Exactly the lines from the one containing "At what distance from white" through the end of the data below are to be reproduced, and nothing besides them.

━━━━━━━━━━━━━━━━━━━━━━━━━━━━━━

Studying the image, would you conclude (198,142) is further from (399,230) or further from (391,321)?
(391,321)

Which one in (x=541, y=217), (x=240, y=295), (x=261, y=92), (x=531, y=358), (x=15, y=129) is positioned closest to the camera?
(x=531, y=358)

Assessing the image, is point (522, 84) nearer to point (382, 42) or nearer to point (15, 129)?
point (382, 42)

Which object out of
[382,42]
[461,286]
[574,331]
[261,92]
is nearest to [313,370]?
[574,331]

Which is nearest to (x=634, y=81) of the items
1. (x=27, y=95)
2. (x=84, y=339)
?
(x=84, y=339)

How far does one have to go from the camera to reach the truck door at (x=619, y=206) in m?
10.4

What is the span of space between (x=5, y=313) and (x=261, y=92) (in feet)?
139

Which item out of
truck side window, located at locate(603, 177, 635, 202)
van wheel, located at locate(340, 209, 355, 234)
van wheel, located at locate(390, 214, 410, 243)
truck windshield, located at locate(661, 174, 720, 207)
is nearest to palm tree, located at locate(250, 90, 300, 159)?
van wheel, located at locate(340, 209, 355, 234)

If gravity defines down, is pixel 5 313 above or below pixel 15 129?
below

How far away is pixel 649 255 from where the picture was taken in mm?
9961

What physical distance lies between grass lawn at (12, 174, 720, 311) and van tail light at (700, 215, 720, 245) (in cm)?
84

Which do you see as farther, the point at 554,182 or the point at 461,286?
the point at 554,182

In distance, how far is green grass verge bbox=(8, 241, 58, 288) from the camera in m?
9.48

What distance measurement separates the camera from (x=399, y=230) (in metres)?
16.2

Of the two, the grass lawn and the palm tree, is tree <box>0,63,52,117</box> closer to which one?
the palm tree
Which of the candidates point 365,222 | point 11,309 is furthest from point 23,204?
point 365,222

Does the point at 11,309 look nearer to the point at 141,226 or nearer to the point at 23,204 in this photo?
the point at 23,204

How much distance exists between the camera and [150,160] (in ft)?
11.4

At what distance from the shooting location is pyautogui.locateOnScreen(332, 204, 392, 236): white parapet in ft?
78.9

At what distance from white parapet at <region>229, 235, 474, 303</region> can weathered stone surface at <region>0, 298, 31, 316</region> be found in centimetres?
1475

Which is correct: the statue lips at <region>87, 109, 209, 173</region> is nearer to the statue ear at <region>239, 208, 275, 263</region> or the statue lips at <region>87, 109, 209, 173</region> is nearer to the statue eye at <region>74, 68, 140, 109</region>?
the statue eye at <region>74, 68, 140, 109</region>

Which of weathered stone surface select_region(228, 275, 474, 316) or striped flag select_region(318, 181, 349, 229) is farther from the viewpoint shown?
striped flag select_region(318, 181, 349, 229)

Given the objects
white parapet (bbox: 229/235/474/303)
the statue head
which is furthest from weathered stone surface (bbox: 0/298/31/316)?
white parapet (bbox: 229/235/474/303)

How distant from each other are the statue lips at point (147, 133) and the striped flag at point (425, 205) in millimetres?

━━━━━━━━━━━━━━━━━━━━━━━━━━━━━━

* [RESPONSE]:
At what distance from white parapet at <region>229, 235, 474, 303</region> can weathered stone surface at <region>0, 298, 31, 316</region> be found in centimetres?
1475

Which is correct: the statue lips at <region>87, 109, 209, 173</region> is nearer to the statue ear at <region>239, 208, 275, 263</region> or the statue lips at <region>87, 109, 209, 173</region> is nearer to the statue eye at <region>74, 68, 140, 109</region>?
the statue eye at <region>74, 68, 140, 109</region>

Which of weathered stone surface select_region(228, 275, 474, 316) or striped flag select_region(318, 181, 349, 229) is farther from the viewpoint shown?
striped flag select_region(318, 181, 349, 229)

Given the objects
white parapet (bbox: 229/235/474/303)
the statue head
which is furthest from weathered stone surface (bbox: 0/298/31/316)?
white parapet (bbox: 229/235/474/303)

How distant from each other are the statue lips at point (147, 133) and the striped flag at point (425, 205) in millimetres?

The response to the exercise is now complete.